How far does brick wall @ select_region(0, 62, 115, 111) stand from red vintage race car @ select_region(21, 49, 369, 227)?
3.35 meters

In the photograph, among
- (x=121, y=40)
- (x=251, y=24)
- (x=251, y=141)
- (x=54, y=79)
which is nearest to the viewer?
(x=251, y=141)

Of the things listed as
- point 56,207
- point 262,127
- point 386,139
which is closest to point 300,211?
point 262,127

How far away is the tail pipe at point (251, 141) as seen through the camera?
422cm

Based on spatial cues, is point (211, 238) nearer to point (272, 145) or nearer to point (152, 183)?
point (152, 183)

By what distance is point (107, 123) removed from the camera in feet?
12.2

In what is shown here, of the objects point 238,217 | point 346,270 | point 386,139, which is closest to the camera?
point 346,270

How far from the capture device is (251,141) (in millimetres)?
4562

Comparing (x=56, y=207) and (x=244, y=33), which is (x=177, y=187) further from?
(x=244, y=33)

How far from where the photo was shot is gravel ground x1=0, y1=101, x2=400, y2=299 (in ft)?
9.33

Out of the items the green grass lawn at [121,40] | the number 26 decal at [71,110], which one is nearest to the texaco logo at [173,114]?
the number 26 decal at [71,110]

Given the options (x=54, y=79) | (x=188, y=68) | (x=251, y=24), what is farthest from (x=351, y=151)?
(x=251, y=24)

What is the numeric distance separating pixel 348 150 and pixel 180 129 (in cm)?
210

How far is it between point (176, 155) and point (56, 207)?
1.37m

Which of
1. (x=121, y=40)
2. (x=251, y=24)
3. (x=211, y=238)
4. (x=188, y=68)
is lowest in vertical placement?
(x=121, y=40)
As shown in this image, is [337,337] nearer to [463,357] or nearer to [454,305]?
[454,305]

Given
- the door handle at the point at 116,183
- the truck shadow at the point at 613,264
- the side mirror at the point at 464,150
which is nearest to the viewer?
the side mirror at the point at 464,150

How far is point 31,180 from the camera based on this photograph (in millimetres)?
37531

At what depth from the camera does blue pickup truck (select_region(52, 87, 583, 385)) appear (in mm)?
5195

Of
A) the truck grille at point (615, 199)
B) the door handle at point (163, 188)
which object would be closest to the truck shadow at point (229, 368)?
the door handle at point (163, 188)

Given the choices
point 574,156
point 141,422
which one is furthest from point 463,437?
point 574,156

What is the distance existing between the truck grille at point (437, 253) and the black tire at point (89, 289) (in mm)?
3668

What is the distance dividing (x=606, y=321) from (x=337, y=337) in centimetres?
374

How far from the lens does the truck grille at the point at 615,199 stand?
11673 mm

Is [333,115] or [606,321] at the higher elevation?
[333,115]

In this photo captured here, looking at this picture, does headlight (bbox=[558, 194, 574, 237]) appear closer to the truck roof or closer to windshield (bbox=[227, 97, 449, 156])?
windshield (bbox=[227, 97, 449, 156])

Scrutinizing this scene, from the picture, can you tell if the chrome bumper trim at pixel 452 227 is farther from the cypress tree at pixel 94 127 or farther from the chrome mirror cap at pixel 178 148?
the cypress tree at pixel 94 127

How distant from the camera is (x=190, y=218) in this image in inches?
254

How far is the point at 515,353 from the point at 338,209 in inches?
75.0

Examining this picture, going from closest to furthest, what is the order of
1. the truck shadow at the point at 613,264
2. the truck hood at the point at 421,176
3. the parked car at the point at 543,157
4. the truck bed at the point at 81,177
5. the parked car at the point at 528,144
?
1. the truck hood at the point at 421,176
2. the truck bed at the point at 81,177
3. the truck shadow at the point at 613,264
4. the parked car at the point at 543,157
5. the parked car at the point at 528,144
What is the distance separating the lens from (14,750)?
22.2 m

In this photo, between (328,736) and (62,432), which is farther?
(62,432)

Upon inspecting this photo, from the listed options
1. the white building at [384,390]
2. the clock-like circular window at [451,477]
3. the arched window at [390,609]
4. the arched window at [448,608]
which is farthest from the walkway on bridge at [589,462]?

_ _ _

### [What is required]
Copy out the whole listing exactly.

### [Finished exercise]
How far does brick wall @ select_region(0, 62, 115, 111) stand from red vintage race car @ select_region(21, 49, 369, 227)?
3.35 meters

In the photograph, among
- (x=121, y=40)
- (x=251, y=24)
- (x=251, y=141)
- (x=54, y=79)
which is nearest to the viewer?
(x=251, y=141)

Of the things listed as
- point 56,207
- point 262,127
- point 386,139
which is closest to point 300,211?
point 262,127

How far away is the tail pipe at point (251, 141) as seen through the camera?
422cm

Based on spatial cues, is point (211, 238) nearer to point (272, 145) or nearer to point (152, 183)?
point (152, 183)

By what distance is point (107, 123) removed from the camera in feet?
12.2

In what is shown here, of the objects point 238,217 | point 346,270 | point 386,139, which is closest to the camera?
point 346,270

How far from the capture device is (251,141) (in millimetres)?
4562

Comparing (x=56, y=207) and (x=244, y=33), which is (x=177, y=187) further from?
(x=244, y=33)

How far from where the photo was shot is gravel ground x1=0, y1=101, x2=400, y2=299 (in ft)?
9.33

Out of the items the green grass lawn at [121,40] | the number 26 decal at [71,110], which one is nearest to the texaco logo at [173,114]?
the number 26 decal at [71,110]

Given the options (x=54, y=79) | (x=188, y=68) | (x=251, y=24), what is farthest from (x=351, y=151)?
(x=251, y=24)

What is the numeric distance separating pixel 348 150 and pixel 180 129 (in cm)?
210

How far is it between point (176, 155) and point (56, 207)?
1.37m

Which of
1. (x=121, y=40)
2. (x=251, y=24)
3. (x=211, y=238)
4. (x=188, y=68)
is lowest in vertical placement?
(x=121, y=40)
As shown in this image, is [337,337] nearer to [463,357] or nearer to [454,305]?
[454,305]

Given
- the door handle at the point at 116,183
- the truck shadow at the point at 613,264
- the side mirror at the point at 464,150
which is nearest to the viewer?
the side mirror at the point at 464,150

How far is point 31,180 from the camera based on this photograph (in millimetres)?
37531

At what depth from the camera does blue pickup truck (select_region(52, 87, 583, 385)) appear (in mm)?
5195

Of
A) the truck grille at point (615, 199)
B) the door handle at point (163, 188)
which object would be closest to the truck shadow at point (229, 368)?
the door handle at point (163, 188)

Given the choices
point 574,156
point 141,422
which one is furthest from point 463,437?
point 574,156

What is the distance existing between the truck grille at point (437, 253) and the black tire at point (89, 289) (in mm)?
3668

What is the distance dividing (x=606, y=321) from (x=337, y=337) in centimetres?
374

How far from the lens does the truck grille at the point at 615,199 stand?
11673 mm

Is [333,115] or [606,321] at the higher elevation?
[333,115]

In this photo captured here, looking at this picture, does headlight (bbox=[558, 194, 574, 237]) appear closer to the truck roof or closer to windshield (bbox=[227, 97, 449, 156])?
windshield (bbox=[227, 97, 449, 156])

Scrutinizing this scene, from the picture, can you tell if the chrome bumper trim at pixel 452 227 is farther from the cypress tree at pixel 94 127 or farther from the chrome mirror cap at pixel 178 148?
the cypress tree at pixel 94 127

How distant from the camera is (x=190, y=218) in this image in inches?
254

How far is the point at 515,353 from the point at 338,209 in inches?
75.0

Examining this picture, going from closest to furthest, what is the order of
1. the truck shadow at the point at 613,264
2. the truck hood at the point at 421,176
3. the parked car at the point at 543,157
4. the truck bed at the point at 81,177
5. the parked car at the point at 528,144
?
1. the truck hood at the point at 421,176
2. the truck bed at the point at 81,177
3. the truck shadow at the point at 613,264
4. the parked car at the point at 543,157
5. the parked car at the point at 528,144
What is the distance separating the lens from (14,750)?
22.2 m

In this photo, between (328,736) and (62,432), which is farther?
(62,432)

Upon inspecting this photo, from the listed options
1. the white building at [384,390]
2. the clock-like circular window at [451,477]
3. the arched window at [390,609]
4. the arched window at [448,608]
which is farthest from the walkway on bridge at [589,462]?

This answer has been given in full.